Create Athena Saved Queries to Write new Data

Next we setup your recurring Athena queries. These will run each time a new CUR file is delivered, separate out the information for the sub accounts, and write it to the output S3 location. These queries will be very similar to the one above, except it will only extract data for the current month.

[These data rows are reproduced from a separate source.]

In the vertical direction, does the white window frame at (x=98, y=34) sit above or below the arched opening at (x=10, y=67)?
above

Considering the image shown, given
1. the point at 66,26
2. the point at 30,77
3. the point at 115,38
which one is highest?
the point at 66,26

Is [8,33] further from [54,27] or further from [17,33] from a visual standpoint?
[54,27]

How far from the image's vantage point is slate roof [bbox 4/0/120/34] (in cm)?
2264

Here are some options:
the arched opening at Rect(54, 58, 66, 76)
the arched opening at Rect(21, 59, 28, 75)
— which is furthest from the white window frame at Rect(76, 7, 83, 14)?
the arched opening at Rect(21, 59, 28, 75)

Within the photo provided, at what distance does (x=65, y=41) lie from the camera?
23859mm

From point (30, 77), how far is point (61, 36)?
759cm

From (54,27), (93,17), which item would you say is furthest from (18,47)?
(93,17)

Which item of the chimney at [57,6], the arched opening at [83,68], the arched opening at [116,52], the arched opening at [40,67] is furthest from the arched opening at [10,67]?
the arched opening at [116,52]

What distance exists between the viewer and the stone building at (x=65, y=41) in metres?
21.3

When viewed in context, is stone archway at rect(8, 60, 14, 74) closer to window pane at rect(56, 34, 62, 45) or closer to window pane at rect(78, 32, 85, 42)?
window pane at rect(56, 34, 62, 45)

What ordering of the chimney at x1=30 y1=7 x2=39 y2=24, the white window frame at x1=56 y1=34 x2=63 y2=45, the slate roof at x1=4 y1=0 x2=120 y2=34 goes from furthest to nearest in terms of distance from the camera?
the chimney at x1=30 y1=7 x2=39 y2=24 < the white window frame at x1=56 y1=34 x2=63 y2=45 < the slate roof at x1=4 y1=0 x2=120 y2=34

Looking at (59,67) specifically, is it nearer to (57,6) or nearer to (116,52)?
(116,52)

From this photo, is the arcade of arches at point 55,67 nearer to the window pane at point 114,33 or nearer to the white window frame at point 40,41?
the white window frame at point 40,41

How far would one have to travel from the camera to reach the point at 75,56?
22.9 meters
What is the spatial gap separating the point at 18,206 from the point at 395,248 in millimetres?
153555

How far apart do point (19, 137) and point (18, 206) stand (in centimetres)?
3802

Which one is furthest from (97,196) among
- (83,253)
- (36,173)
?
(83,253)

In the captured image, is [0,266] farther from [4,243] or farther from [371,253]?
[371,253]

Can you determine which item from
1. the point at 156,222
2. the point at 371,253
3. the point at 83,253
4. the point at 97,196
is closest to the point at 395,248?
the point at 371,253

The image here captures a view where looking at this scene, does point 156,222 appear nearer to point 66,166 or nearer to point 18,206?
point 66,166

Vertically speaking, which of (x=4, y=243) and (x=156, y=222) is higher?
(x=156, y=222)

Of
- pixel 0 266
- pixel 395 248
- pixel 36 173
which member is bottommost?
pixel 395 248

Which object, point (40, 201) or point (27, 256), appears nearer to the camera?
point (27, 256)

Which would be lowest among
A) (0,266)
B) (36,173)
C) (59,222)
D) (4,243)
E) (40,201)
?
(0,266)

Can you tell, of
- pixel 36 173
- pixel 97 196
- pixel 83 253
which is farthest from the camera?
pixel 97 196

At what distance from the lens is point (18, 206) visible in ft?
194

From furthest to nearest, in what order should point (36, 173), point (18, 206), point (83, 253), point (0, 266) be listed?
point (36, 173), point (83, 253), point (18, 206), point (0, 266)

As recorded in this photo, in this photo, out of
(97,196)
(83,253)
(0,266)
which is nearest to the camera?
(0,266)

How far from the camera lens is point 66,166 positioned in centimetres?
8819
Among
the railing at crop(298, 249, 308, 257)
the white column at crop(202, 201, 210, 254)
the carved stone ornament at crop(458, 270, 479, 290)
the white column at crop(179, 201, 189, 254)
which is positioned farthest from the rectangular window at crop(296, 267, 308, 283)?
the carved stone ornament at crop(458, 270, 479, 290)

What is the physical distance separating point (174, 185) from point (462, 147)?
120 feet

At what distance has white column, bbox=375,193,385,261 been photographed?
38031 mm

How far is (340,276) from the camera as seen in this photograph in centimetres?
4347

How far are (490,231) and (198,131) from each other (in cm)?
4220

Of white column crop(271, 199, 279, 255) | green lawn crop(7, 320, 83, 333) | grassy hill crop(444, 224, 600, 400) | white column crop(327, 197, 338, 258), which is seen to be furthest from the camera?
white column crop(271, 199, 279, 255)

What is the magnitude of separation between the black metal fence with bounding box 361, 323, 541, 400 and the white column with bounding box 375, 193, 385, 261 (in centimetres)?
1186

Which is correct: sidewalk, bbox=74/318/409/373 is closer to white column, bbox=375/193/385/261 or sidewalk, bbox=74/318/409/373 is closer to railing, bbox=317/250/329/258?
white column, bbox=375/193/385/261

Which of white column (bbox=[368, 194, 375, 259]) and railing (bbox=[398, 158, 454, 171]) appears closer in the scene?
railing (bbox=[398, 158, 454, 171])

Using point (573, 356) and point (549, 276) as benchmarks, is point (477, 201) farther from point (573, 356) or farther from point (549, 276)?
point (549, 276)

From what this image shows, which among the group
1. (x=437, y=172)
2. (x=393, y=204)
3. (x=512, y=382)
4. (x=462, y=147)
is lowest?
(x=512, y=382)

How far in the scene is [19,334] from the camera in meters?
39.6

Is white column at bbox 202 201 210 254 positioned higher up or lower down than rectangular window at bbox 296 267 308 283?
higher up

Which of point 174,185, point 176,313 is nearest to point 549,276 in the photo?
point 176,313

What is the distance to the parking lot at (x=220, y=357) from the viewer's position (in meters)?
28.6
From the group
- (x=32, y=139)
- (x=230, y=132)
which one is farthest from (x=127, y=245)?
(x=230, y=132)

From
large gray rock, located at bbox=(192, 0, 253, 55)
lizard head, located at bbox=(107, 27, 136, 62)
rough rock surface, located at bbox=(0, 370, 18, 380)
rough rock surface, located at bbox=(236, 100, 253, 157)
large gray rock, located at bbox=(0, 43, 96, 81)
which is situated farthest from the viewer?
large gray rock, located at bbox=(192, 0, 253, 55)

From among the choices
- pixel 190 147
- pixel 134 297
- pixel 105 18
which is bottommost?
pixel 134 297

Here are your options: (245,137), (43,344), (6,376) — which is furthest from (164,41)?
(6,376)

You must write one query for the extraction of the data, which will create a temporary table, and then a second query to delete the table. As the system has been written for future expansion, you must adhere to the guidelines below when writing and naming statements (other wise you will need to change the code):

  • The queries MUST start with: create_linked_ and delete_linked_ otherwise you’ll need to modify the Lambda function. As Lambda looks for this string to identify these queries to automatically run when new files are delivered
  • The output location must also end in the actual word subfolder as this will be re-written by the lambda function, to the current year and month
  • The queries must include the component CAST(bill_billing_period_start_date as VARCHAR) like concat(substr(CAST(current_date as VARCHAR),1,7),'-01%') which ensures the query only gets data from the current month
  • There is no need to include the columns year as year_1 and month as month_1, as that was only used for partitioning

1 - Create the saved query in Athena named create_linked_folder-name, the following sample code is the accompanying query for the previous query above:

CREATE TABLE (database).temp_table
WITH ( format = 'Parquet', parquet_compression = 'GZIP', external_location = 's3://(bucket)/(folder)/subfolder') AS
SELECT *
FROM "(database)"."(table)"
WHERE line_item_usage_account_id = '(some value)' AND
        (year=CAST(year(current_date- INTERVAL '__interval__' MONTH) AS VARCHAR)) AND month=CAST(month(current_date- INTERVAL '__interval__' MONTH) AS VARCHAR)

2 - Create the accompanying delete statement named delete_linked_folder-name to delete the temporary table:

drop TABLE IF EXISTS (database).temp_table;

3 - Repeat the steps above for any additional create and delete queries as required.